I tried this same kind of logic while we were married. If I could just get enough money in the bank she would relax. If I could get more of the chores done, hire a made once a week, and do the dishes every night, she would be happy. If I could get everything done and get an activity for the kids to do maybe then she’d entertain the idea of sex. Except there was usually a reason or two, an issue or two, that I had not anticipated or taken care of.

See, she was waiting for me to change. She was depending on me for some happiness that simply was not inside of her. Another person cannot make you happy. Sure, their actions can make you madder than hell, and sometimes their actions can be pleasing to you, but happiness is more of an internal thing. Happiness is a personal responsibility. That my ex-wife is still focused on me as part of her unhappiness just shows how much she still has to learn about compassion and self-improvement.

I am not responsible for my ex-wife’s happiness. The debt I owe her, money I did not make and therefore did not have to give her a portion of, is not going to make her happy. She’s not happy. She’s still unhappy about the way I’m treating her.

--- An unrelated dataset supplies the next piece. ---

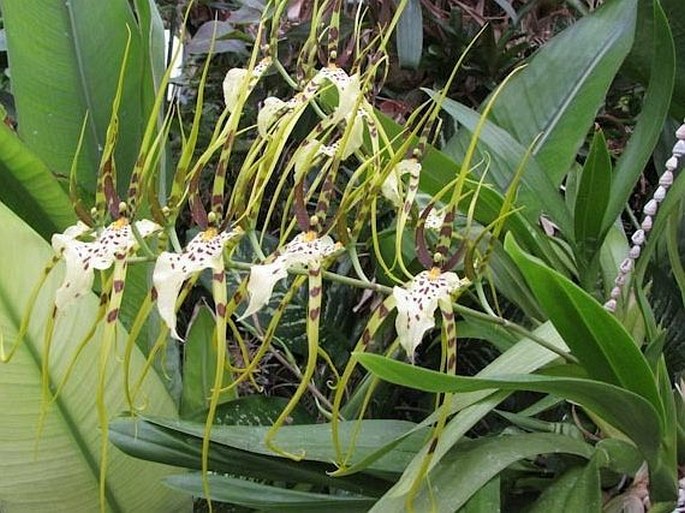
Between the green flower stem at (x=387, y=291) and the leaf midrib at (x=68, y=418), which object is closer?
the green flower stem at (x=387, y=291)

For me, I have moved on. I am dealing with the stress of the AG’s lien. I’m in a new relationship and feeling as happy and centered as I’ve ever been in my life. See, I know my happiness begins and ends with me and my thoughts. Even my ex-wife’s rage and antics don’t bring me down. She lost that power over me years ago when she decided to divorce me. And of course, I was learning that she never had that power to begin with. By focusing on my own issues and my own faults I am responsible for my actions. I am responsible for how I wake up each day and attack the hill with joy or anger.

I’m a happy climber. And I’m in a relationship now with another happy climber. There’s always going to be hills in life, and it is your attitude about your own work ahead that makes the difference.